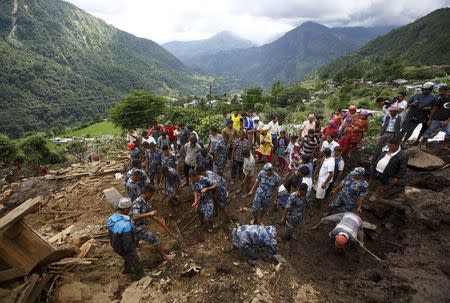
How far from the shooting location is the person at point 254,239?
5.17m

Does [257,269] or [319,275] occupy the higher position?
[257,269]

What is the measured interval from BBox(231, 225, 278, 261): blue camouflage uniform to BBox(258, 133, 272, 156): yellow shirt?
426 cm

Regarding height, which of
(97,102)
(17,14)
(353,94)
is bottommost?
(97,102)

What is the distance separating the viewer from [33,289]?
429 cm

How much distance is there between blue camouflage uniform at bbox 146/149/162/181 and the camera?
822cm

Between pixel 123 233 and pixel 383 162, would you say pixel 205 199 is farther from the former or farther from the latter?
pixel 383 162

══════════════════════════════

- WRITTEN TASK -
Put each line of the listing above into a numbered list, skipping the blank lines and leaving out the picture.

- ANSWER TO THIS EXERCISE -
1. How far from the shooting location is the person at point 254,239?
2. 5.17m
3. Does [257,269] or [319,275] occupy the higher position?
4. [257,269]
5. What is the measured interval from BBox(231, 225, 278, 261): blue camouflage uniform to BBox(258, 133, 272, 156): yellow shirt?
6. 426 cm
7. Regarding height, which of
8. (97,102)
9. (17,14)
10. (353,94)
11. is bottommost?
12. (97,102)
13. What is the distance separating the viewer from [33,289]?
14. 429 cm
15. How much distance is there between blue camouflage uniform at bbox 146/149/162/181 and the camera?
16. 822cm
17. Between pixel 123 233 and pixel 383 162, would you say pixel 205 199 is farther from the former or farther from the latter?
18. pixel 383 162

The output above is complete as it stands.